### WHAT TO WORK ON
Turn every line of the data into a numbered list and omit the blank lines.
<<<<
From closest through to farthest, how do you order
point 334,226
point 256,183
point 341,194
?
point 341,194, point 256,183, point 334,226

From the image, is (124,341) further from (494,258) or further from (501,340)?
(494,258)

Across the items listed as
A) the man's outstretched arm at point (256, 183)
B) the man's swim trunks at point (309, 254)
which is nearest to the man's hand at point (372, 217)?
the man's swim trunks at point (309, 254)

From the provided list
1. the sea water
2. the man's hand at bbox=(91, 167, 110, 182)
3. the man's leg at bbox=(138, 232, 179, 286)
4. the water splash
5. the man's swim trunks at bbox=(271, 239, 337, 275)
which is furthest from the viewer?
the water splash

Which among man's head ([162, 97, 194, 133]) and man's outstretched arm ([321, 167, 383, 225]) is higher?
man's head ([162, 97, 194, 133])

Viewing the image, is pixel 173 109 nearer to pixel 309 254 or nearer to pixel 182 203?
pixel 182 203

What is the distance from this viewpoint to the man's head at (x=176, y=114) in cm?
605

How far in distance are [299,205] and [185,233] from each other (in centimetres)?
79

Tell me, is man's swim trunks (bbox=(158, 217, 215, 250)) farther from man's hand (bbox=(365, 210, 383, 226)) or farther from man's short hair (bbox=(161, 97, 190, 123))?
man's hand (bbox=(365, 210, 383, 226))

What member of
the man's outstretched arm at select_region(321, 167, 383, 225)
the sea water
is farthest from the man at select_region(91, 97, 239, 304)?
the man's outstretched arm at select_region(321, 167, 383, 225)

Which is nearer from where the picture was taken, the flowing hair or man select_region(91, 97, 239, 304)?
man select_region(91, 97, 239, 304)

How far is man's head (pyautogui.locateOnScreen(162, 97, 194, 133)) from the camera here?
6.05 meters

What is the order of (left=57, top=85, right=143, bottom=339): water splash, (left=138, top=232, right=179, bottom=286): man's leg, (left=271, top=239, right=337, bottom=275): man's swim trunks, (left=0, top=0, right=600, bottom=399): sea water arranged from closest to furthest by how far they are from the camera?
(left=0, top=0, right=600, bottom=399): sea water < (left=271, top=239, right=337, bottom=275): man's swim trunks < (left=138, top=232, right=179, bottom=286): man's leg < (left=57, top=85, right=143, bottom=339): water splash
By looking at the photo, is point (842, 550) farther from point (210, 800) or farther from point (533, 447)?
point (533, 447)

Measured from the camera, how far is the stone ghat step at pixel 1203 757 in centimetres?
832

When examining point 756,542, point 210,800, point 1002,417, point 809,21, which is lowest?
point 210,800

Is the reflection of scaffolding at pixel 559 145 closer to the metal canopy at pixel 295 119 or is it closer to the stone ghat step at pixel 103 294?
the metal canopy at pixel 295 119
>>>>
### RESPONSE TO THIS EXERCISE
1. From closest through to farthest, how do you order
2. point 334,226
3. point 256,183
4. point 341,194
5. ?
6. point 341,194, point 256,183, point 334,226
7. From the image, is (124,341) further from (494,258) or further from (501,340)?
8. (494,258)
9. Across the items listed as
10. A) the man's outstretched arm at point (256, 183)
11. B) the man's swim trunks at point (309, 254)
12. which is nearest to the man's hand at point (372, 217)?
13. the man's swim trunks at point (309, 254)
14. From the provided list
15. 1. the sea water
16. 2. the man's hand at bbox=(91, 167, 110, 182)
17. 3. the man's leg at bbox=(138, 232, 179, 286)
18. 4. the water splash
19. 5. the man's swim trunks at bbox=(271, 239, 337, 275)
20. which is furthest from the viewer?
21. the water splash
22. Which among man's head ([162, 97, 194, 133]) and man's outstretched arm ([321, 167, 383, 225]) is higher?
23. man's head ([162, 97, 194, 133])
24. Viewing the image, is pixel 173 109 nearer to pixel 309 254 or nearer to pixel 182 203?
25. pixel 182 203
26. What is the distance from this viewpoint to the man's head at (x=176, y=114) in cm?
27. 605
28. How far in distance are [299,205] and [185,233] from each other (in centimetres)?
29. 79
30. Tell me, is man's swim trunks (bbox=(158, 217, 215, 250)) farther from man's hand (bbox=(365, 210, 383, 226)) or farther from man's short hair (bbox=(161, 97, 190, 123))?
31. man's hand (bbox=(365, 210, 383, 226))
32. What member of
33. the man's outstretched arm at select_region(321, 167, 383, 225)
34. the sea water
35. is farthest from the man at select_region(91, 97, 239, 304)?
36. the man's outstretched arm at select_region(321, 167, 383, 225)
37. Which is nearer from where the picture was taken, the flowing hair or man select_region(91, 97, 239, 304)?
38. man select_region(91, 97, 239, 304)
39. How far is man's head (pyautogui.locateOnScreen(162, 97, 194, 133)) from the camera here?
40. 6.05 meters
41. What is the order of (left=57, top=85, right=143, bottom=339): water splash, (left=138, top=232, right=179, bottom=286): man's leg, (left=271, top=239, right=337, bottom=275): man's swim trunks, (left=0, top=0, right=600, bottom=399): sea water arranged from closest to furthest by how far they are from the camera?
42. (left=0, top=0, right=600, bottom=399): sea water < (left=271, top=239, right=337, bottom=275): man's swim trunks < (left=138, top=232, right=179, bottom=286): man's leg < (left=57, top=85, right=143, bottom=339): water splash
43. By looking at the photo, is point (842, 550) farther from point (210, 800) or farther from point (533, 447)?
44. point (533, 447)
45. Measured from the camera, how far is the stone ghat step at pixel 1203 757 in centimetres?
46. 832
47. When examining point 756,542, point 210,800, point 1002,417, point 809,21, which is lowest?
48. point 210,800
49. Is the reflection of scaffolding at pixel 559 145 closer to the metal canopy at pixel 295 119 or is it closer to the stone ghat step at pixel 103 294?
50. the metal canopy at pixel 295 119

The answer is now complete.